» **TASK PROMPT**
Restate word for word the lines of the entries below, starting with the line that holds "Seagull and Edinburgh" and ending with the line that holds "A Lonely Tree", and no others.
(ENTRIES PROVIDED begins)
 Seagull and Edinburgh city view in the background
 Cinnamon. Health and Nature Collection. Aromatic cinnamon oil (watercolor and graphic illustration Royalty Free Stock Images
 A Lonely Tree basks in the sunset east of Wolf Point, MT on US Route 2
(ENTRIES PROVIDED ends)
(ENTRIES PROVIDED begins)
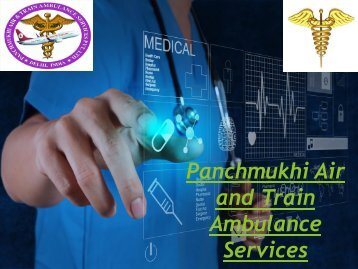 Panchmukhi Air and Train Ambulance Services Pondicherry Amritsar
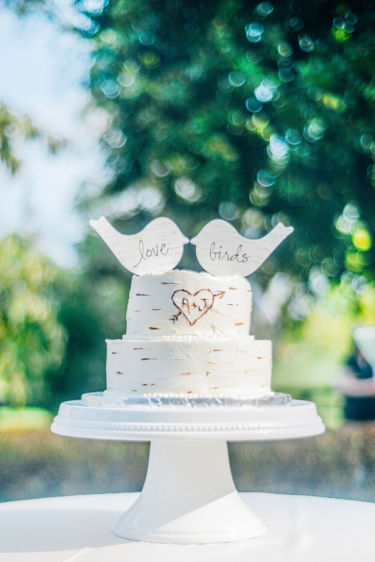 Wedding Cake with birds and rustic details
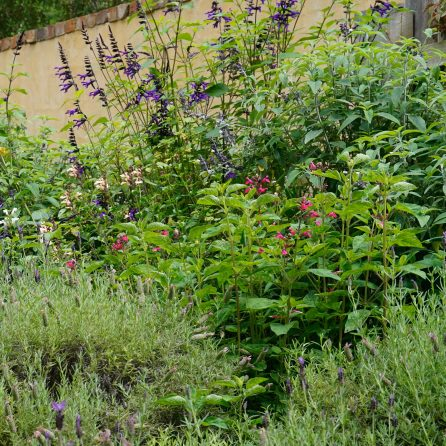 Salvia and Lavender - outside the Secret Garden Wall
(ENTRIES PROVIDED ends)
» **SOLUTION FOR THIS EXERCISE**
 Seagull and Edinburgh city view in the background
 Cinnamon. Health and Nature Collection. Aromatic cinnamon oil (watercolor and graphic illustration Royalty Free Stock Images
 A Lonely Tree basks in the sunset east of Wolf Point, MT on US Route 2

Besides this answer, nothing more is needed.